--- Supplied records ---
Segment Open

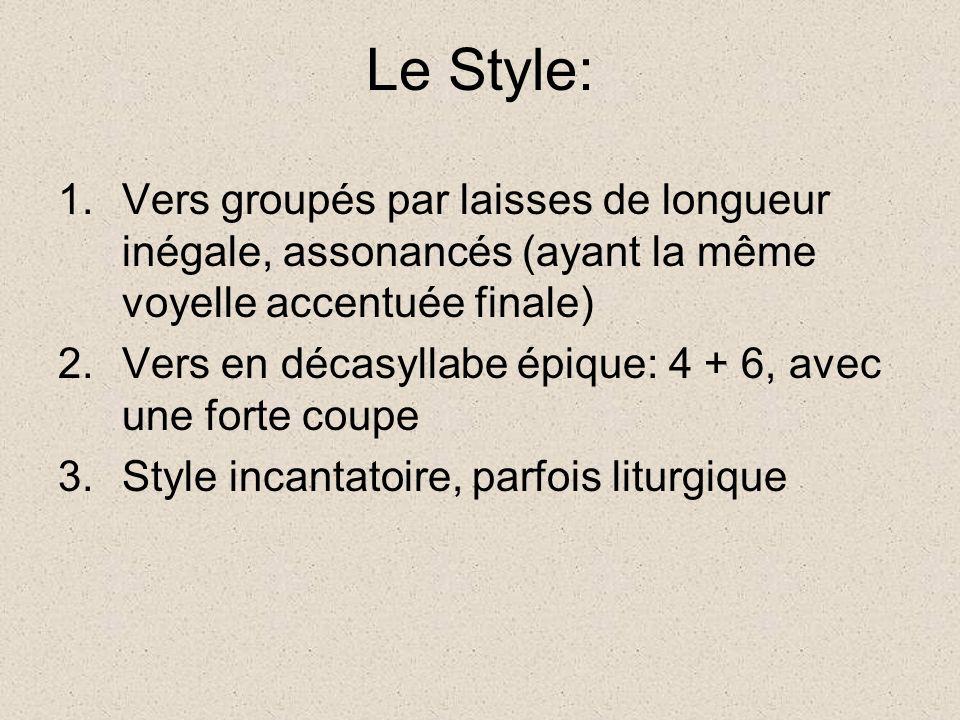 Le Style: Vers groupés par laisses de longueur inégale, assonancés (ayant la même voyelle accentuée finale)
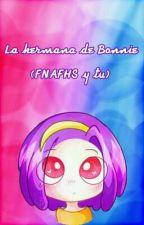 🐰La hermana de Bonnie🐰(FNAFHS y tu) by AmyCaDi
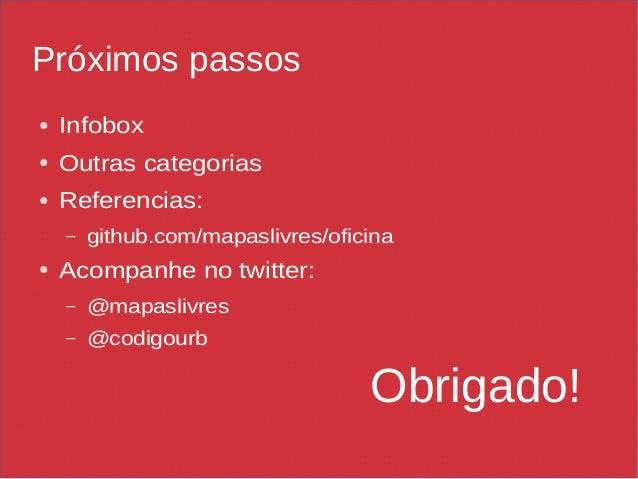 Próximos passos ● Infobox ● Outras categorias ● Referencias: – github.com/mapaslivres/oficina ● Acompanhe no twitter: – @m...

Segment Closed
Segment Open

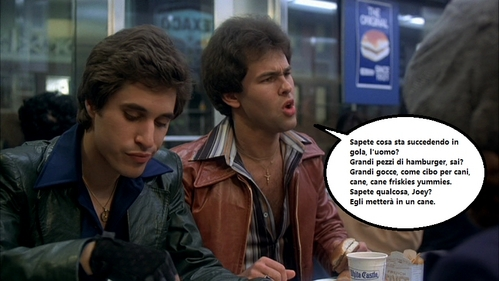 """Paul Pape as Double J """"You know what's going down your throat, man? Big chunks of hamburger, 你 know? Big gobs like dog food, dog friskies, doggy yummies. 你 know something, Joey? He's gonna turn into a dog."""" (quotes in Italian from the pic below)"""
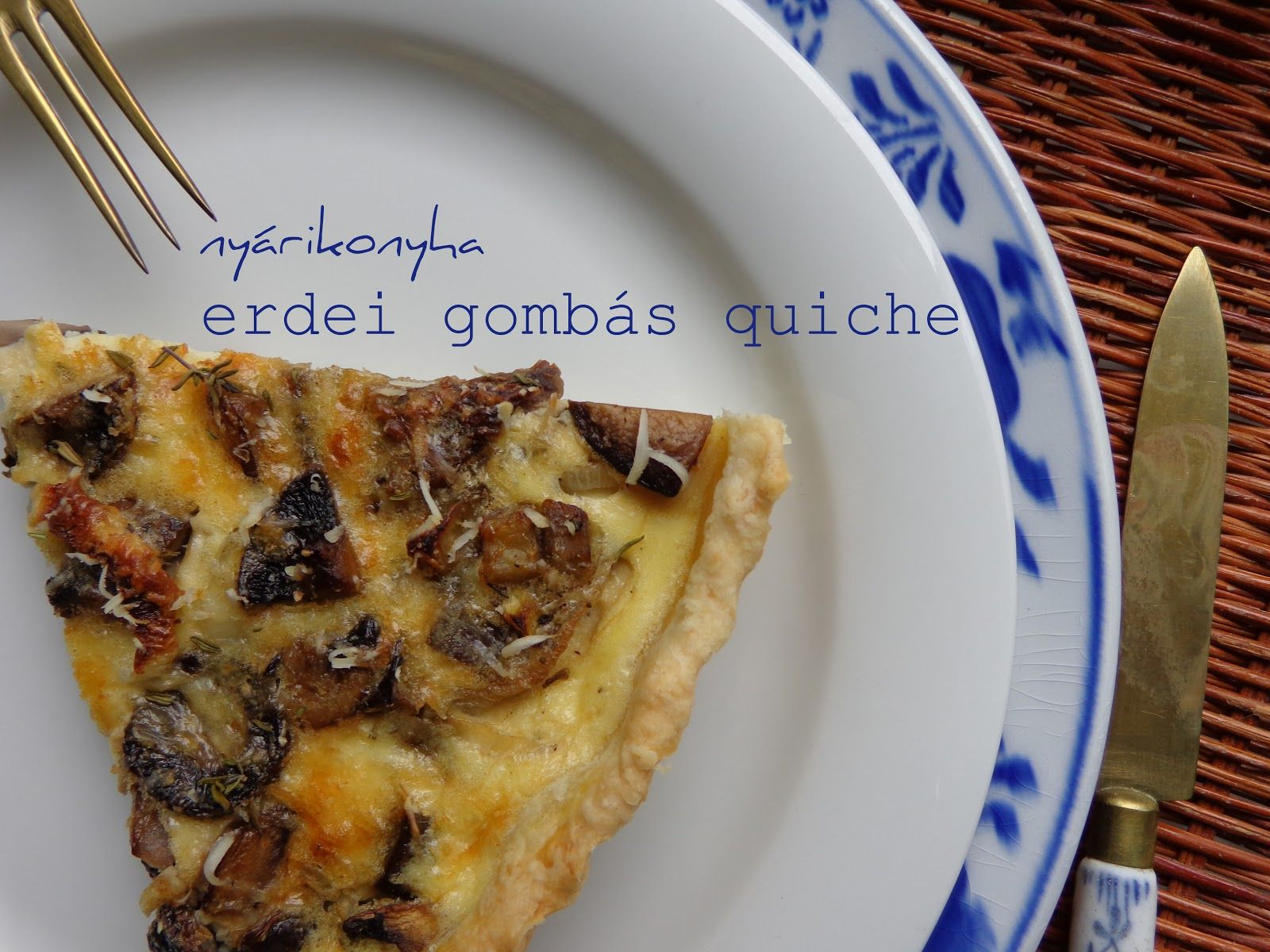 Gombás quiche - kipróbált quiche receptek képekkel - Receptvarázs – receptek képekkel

Segment Closed

--- Exercise objective ---
Nothing but the lines from the one with "Le Style: Vers" up to and including the one with "Próximos passos ●" should be printed, exactly as they read above. Please keep the pictures out.

--- Finished exercise ---
 Le Style: Vers groupés par laisses de longueur inégale, assonancés (ayant la même voyelle accentuée finale)
 🐰La hermana de Bonnie🐰(FNAFHS y tu) by AmyCaDi
 Próximos passos ● Infobox ● Outras categorias ● Referencias: – github.com/mapaslivres/oficina ● Acompanhe no twitter: – @m...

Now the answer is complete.